Step 3: Compile, package, and upload

Upload the compiled and packaged KafkaProtobuf.jar file.

image

Note

The built-in Protobuf data format is supported only in Ververica Runtime (VVR) 8.0.9 and later. If you use an earlier version, you must add the flink-protobuf-1.17.2.jar dependency file.

Step 4: Read data using Flink SQL

  1. Sample SQL

    Add the protobuf.message-class-name parameter to specify the message class for the message body. For more information about protobuf parameters, see Protobuf Format.

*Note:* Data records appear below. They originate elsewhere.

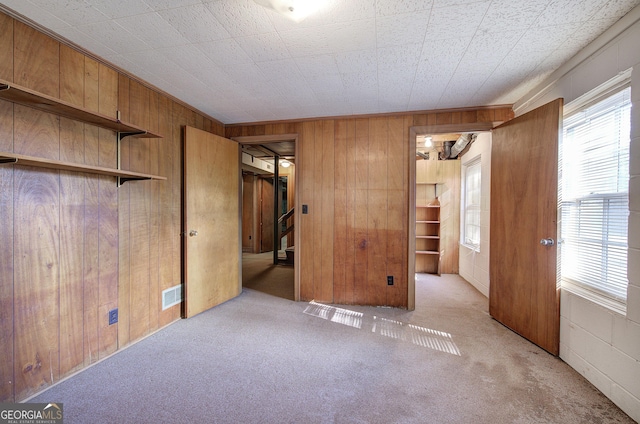 unfurnished bedroom with carpet floors, wood walls, multiple windows, and visible vents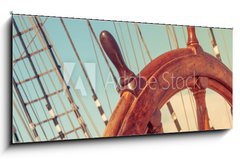 Sklenn obraz 1D panorama - 120 x 50 cm F_AB68023359 - Steering wheel of old sailing vessel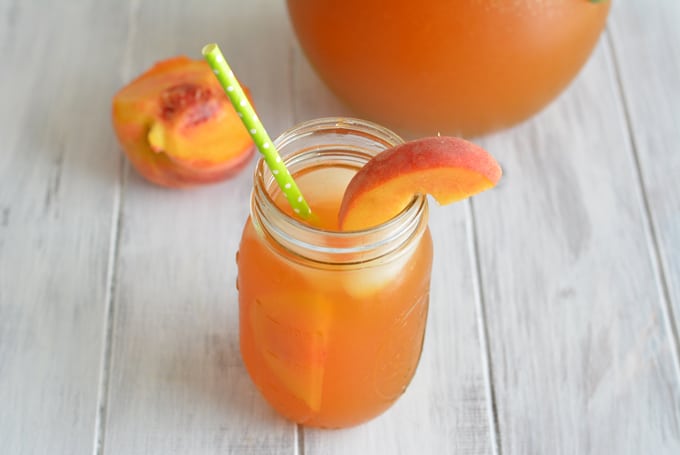 A mason jar filled with peach iced tea with a peach slice and green straw.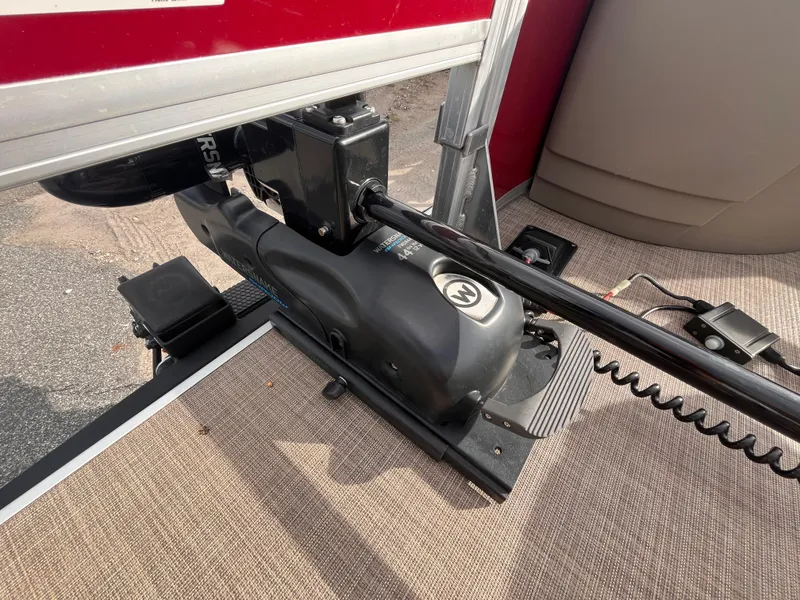 Slide: The Image of 2023 Sun Tracker Bass Buggy 18 DLX boat with trolling motor detail. - 7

    CREATE TEMPORARY TABLE KafkaSource (
      orderId INT,
      orderName STRING,
      orderPrice DOUBLE,
      orderDate BIGINT
    ) WITH (
      'connector' = 'kafka',
      'topic' = 'test',
      'properties.group.id' = 'my-group',  -- The ID of the consumer group.
      'properties.bootstrap.servers' = '<bootstrap_servers>', -- Enter the corresponding Kafka broker address.
      'format' = 'protobuf',              -- The data format used for the value part.
      'protobuf.message-class-name' = 'com.aliyun.Order',    -- Specify the message class that corresponds to the message body.                       
      'scan.startup.mode' = 'earliest-offset'  -- Read from the earliest partition of Kafka.
    );
    
    CREATE TEMPORARY TABLE KafkaSink (
      orderId INT,
      orderName STRING,
      orderPrice DOUBLE,
      orderDate BIGINT
    ) WITH (
        'connector' = 'print'
    );
    
    INSERT INTO KafkaSink
    SELECT * FROM KafkaSource
    ;
  2. Add file dependency references.

    image

  3. Debug the SQL.

    image

  4. View the output after the job is deployed and running.

    image

FAQ

  • After the upstream reads data and the downstream writes it to another Kafka topic, many CORRUPT_MESSAGE warnings appear in the logs.

    Cause: ApsaraMQ for Kafka topics that use local storage and are not created in a Professional Edition (High Write) instance do not support idempotent or transactional writes. Therefore, you cannot use the exactly-once semantics feature provided by the Kafka sink table.

    Solution: Add the configuration item properties.enable.idempotence=false to the sink table to disable the idempotent write feature.

  • The job runtime log contains a NoClassDefFoundError error.

    Cause: The version of the uploaded protobuf-java JAR package is inconsistent with the version used for Protocol Buffers compilation.

    Solution: Check that the versions of the attached dependency files are consistent, that no files are missing, and that the compilation and packaging are complete.

  • The job check reports the following error: Could not find any factory for identifier 'protobuf' that implements one of 'org.apache.flink.table.factories.EncodingFormatFactory.

    Cause: The built-in Protobuf data format is supported only in VVR 8.0.9 and later.

    Solution: Verify that you have added the flink-protobuf dependency.